My favourite Irish cookbook: ‘Use it to cook for people you love, or hope to persuade to love you’

Willy Clingan, managing editor

Photograph: Cyril Byrne
Photograph: Cyril Byrne

It's a first cookery book by a much less familiar name than Darina Allen or Donal Skehan, but it's the new Irish cook book to buy for yourself, or to give as a Christmas present, when it reaches the shops on November 7th.

From Lynda's Table, the recipes, cookery lessons, food philosophies and life story of Lynda Booth, who runs the Dublin Cookery School in Blackrock, invites you to sign up to working a little harder at your cooking in order to eat much, much better. There's no glib stuff about cooking made simpler, easier and faster (although many of the recipes are straightforward). And there's a fair bit of washing up along the way with some of the recipes, as I discovered with the pots and pans involved in the aubergine and lentil moussaka.

But more than any other cookery book this autumn, this is the one to lift your ambitions and help you to realise them.

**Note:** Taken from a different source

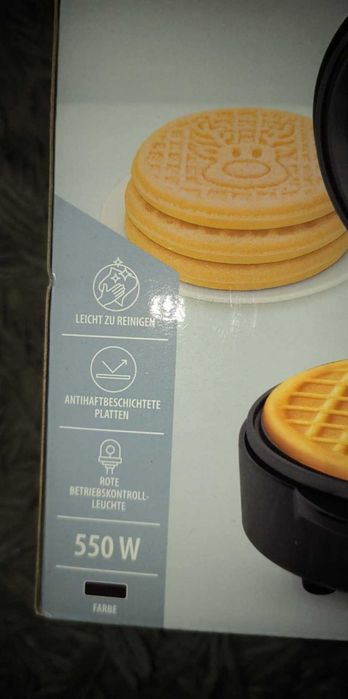 mini gofrownica, małe agd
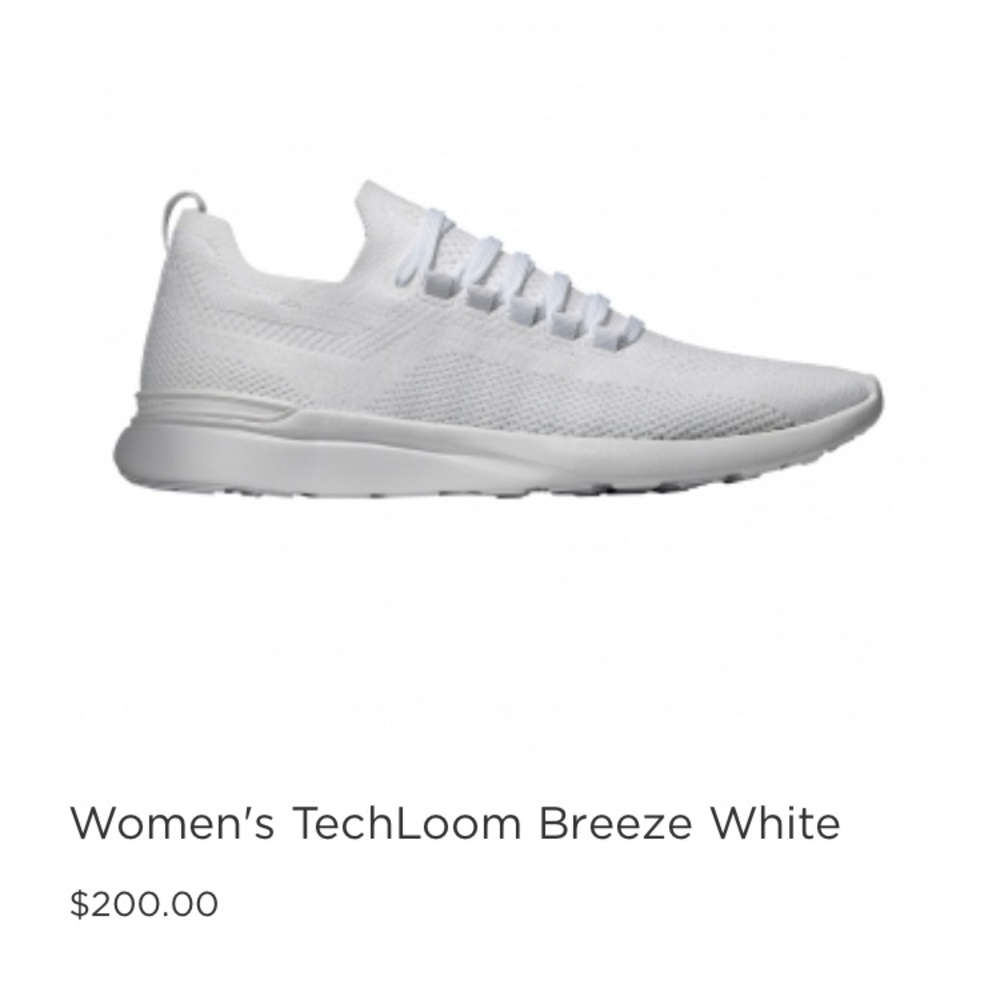 TechLoom Breeze White New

A page from From Lynda’s Table, by Lynday Booth, published on November 7th
A page from From Lynda’s Table, by Lynday Booth, published on November 7th

First, it draws you in. “I like a cookery book with plenty of reading as well as plenty of recipes,” she writes. And then it instructs – it’s written to make you feel she is behind you, pointing and encouraging the way she does in the cookery school. “My hunch is that people who buy cookery books are also looking to keep learning, to continue extending themselves,” she says.

READ SOME MORE

Chefs turned cookery writers like Simon Hopkinson bring their own magic, but Darina Allen has proved that cookery teachers bring clarity and good things to eat.

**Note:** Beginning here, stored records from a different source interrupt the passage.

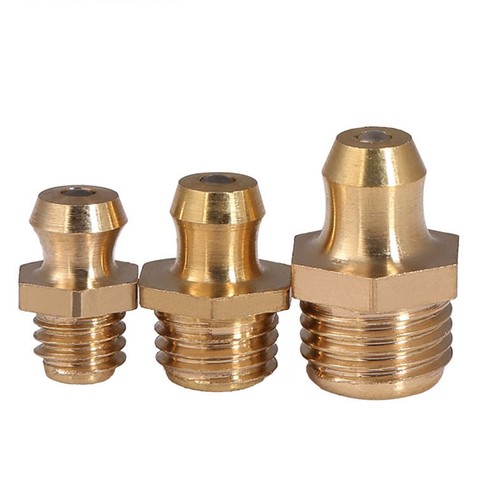 Grease nipple fitting - grease, metric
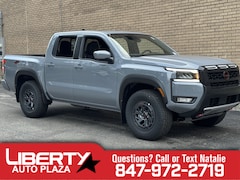 2026 Nissan Frontier PRO-4X Truck Crew Cab
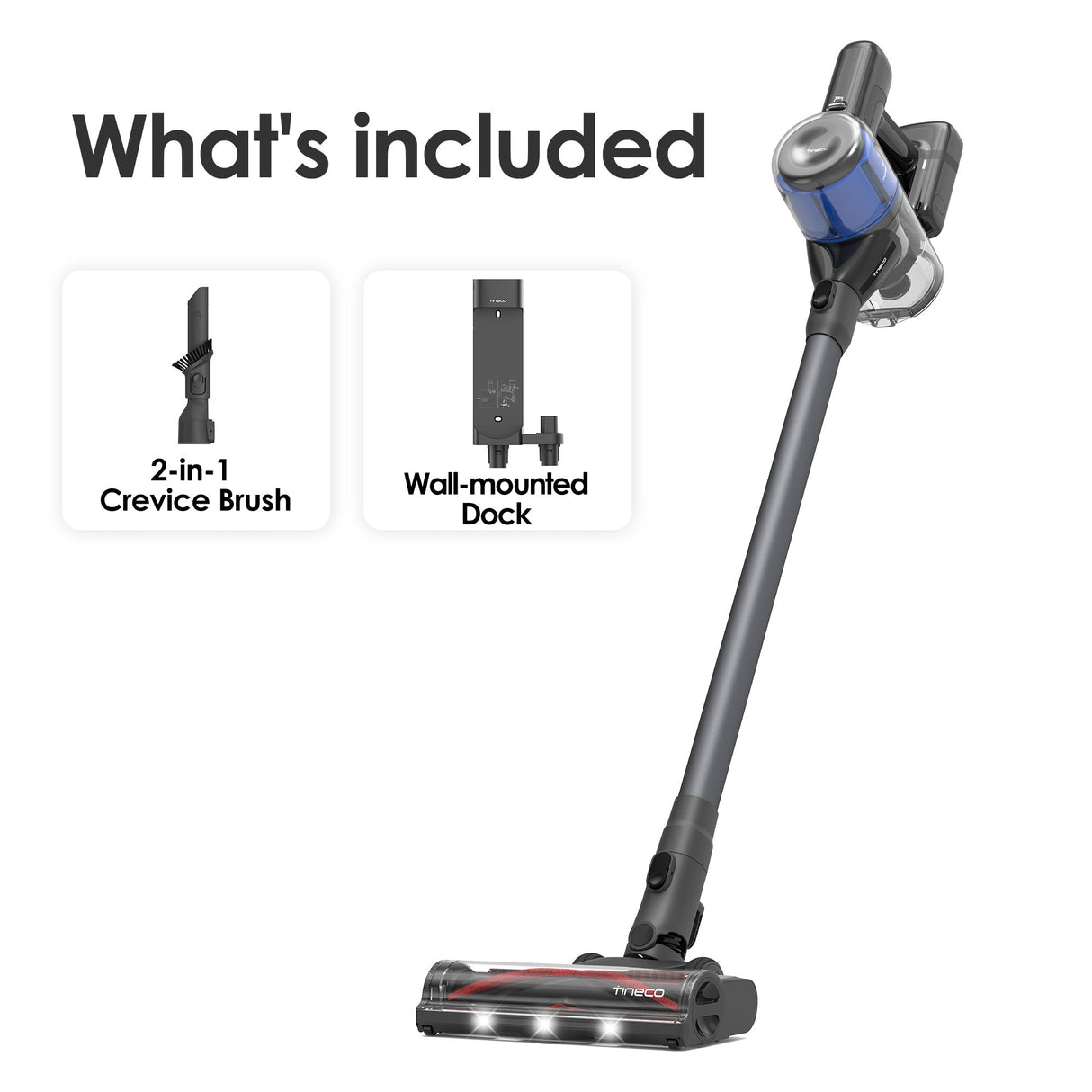 Tineco Pure ONE S30 Cordless Stick Vacuum Cleaner, vacuum cleaner, cordless vacuum, tineco vacuum cleaner, best vacuum for pet hair, best cordless vacuum canada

Lynda Booth is a Ballymaloe graduate who spent many years working in restaurants around the world before opening her cookery school several years ago. From the outset, she had the perfectionist drive – a kind of masochism – which affects the best professional cooks.

She was having trouble getting on top of Italian cooking, so the solution was to persuade Franco Taruschio at the Walnut Tree in Abergavenny – then regarded as the best Italian restaurant in the UK – to let her come by for a few weeks. She took the boat to Holyhead and "stood at Franco's side for a month. He did not teach me directly. It was more that I watched him talking as he cooked. I tasted when he tasted . . . "

She found herself living in Oxford when her husband Richard was working there. Raymond Blanc’s Michelin-starred Le Manoir aux Quat’Saisons was the obvious place for her to work, but she knew she hadn’t done enough to get taken on in the kitchen. “I decided not even to darken the door.” Instead, she paced up and down the gravel pathway until Monsieur Blanc appeared. “I pounced on him’” and 15 minutes later she had talked her way in.

It’s a joyful, life-affirming book that teaches techniques as well as coming up with new recipes. It has food for all times of day and all seasons. Buy it for inspiration, open it for the pleasure of reading about food and use it when you’re in the mood and have a bit of time to cook for people you love, or hope to persuade to love you.

For the other days when time and energy are short, but you still want something good, there is also the perfect book this season – Nigel Slater's Eat, which has 600 recipes for when you just want to eat and life is too short for seeking perfection.

But it’ll be Lynda’s book that’ll woo the people you’re cooking for and raise you to greater things.